For these reasons, PSX is a long-term BUY.

PSX's Q2 earnings are due out on July 31. The average analyst estimate as of today is $2.22. I expect PSX to beat this estimate.

Credit Suisse currently has an OUTPERFORM rating on PSX with a $73 price target. As of June 29, S&P had a BUY on PSX with a 12-month price target of $72. Investors should consider adding to or initiating a position on PSX on further market weakness prior to the earnings announcement at the end of the month.

PSX data by YCharts

PSX Chart

PSX data by YCharts

Disclosure: I am long CVX, PSX. I wrote this article myself, and it expresses my own opinions. I am not receiving compensation for it (other than from Seeking Alpha). I have no business relationship with any company whose stock is mentioned in this article.

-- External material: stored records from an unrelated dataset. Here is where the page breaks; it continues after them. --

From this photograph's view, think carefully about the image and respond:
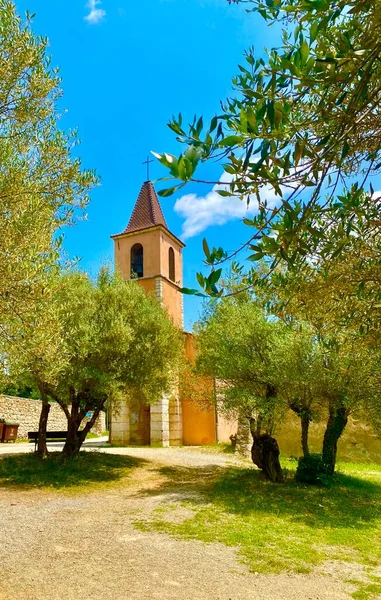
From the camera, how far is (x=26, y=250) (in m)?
6.33

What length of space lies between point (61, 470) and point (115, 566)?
28.0 feet

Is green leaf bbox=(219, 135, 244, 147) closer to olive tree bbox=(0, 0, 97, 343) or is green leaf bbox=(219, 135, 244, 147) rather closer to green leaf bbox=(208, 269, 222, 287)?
→ green leaf bbox=(208, 269, 222, 287)

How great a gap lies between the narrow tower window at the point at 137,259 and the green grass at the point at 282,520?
14800 mm

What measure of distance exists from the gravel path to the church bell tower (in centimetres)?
1637

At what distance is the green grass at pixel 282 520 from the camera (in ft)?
23.6

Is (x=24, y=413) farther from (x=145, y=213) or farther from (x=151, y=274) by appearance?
(x=145, y=213)

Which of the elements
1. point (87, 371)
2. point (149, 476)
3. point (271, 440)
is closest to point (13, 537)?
point (87, 371)

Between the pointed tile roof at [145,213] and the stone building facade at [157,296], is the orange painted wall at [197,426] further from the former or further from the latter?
the pointed tile roof at [145,213]

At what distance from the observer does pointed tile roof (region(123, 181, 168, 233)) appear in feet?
89.3

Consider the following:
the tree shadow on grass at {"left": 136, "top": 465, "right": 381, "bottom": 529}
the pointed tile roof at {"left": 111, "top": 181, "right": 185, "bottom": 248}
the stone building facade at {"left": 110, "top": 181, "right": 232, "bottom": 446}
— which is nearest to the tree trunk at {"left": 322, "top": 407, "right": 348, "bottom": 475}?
the tree shadow on grass at {"left": 136, "top": 465, "right": 381, "bottom": 529}

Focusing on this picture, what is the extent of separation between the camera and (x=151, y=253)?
26141 millimetres

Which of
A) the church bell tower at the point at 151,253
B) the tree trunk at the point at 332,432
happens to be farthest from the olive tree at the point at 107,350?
the church bell tower at the point at 151,253

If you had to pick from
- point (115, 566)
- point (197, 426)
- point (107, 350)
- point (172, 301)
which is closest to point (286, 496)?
point (115, 566)

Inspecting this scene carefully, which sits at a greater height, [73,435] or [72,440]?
[73,435]
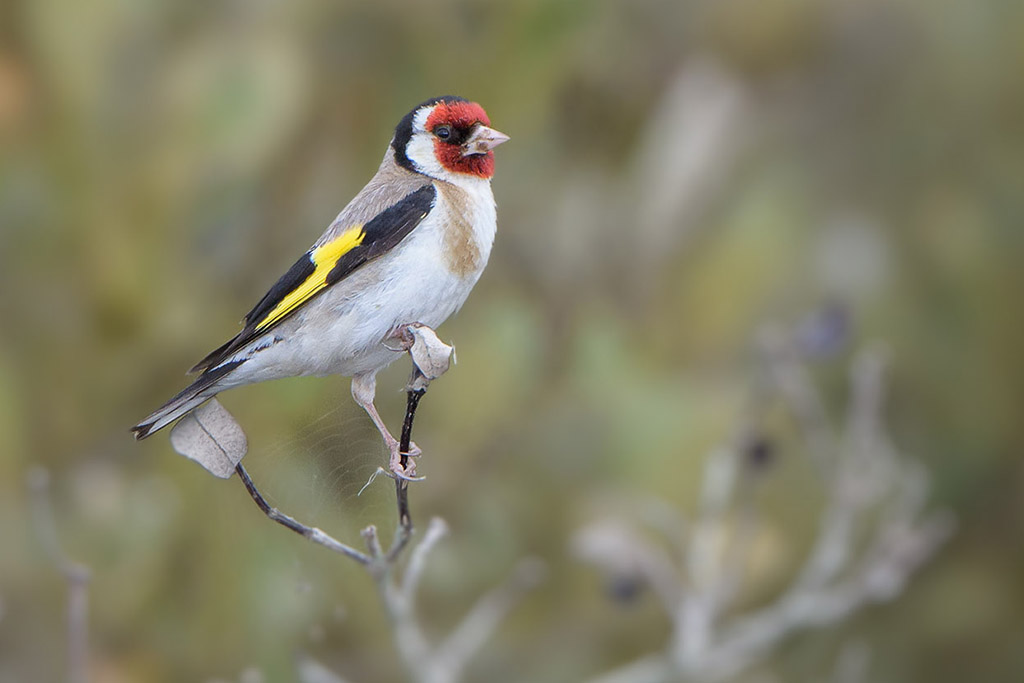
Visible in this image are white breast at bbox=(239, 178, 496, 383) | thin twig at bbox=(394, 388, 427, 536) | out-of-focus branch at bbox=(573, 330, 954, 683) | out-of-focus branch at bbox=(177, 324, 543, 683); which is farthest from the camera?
out-of-focus branch at bbox=(573, 330, 954, 683)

Additional disclosure: I am an engineer, not a CFA. The information and data presented in this article was obtained from company documents and/or sources believed to be reliable, but has not been independently verified. Therefore, the author cannot guarantee its accuracy. Please do your own research and contact a qualified investment advisor. I am not responsible for investment decisions you make. Thanks for reading and good luck!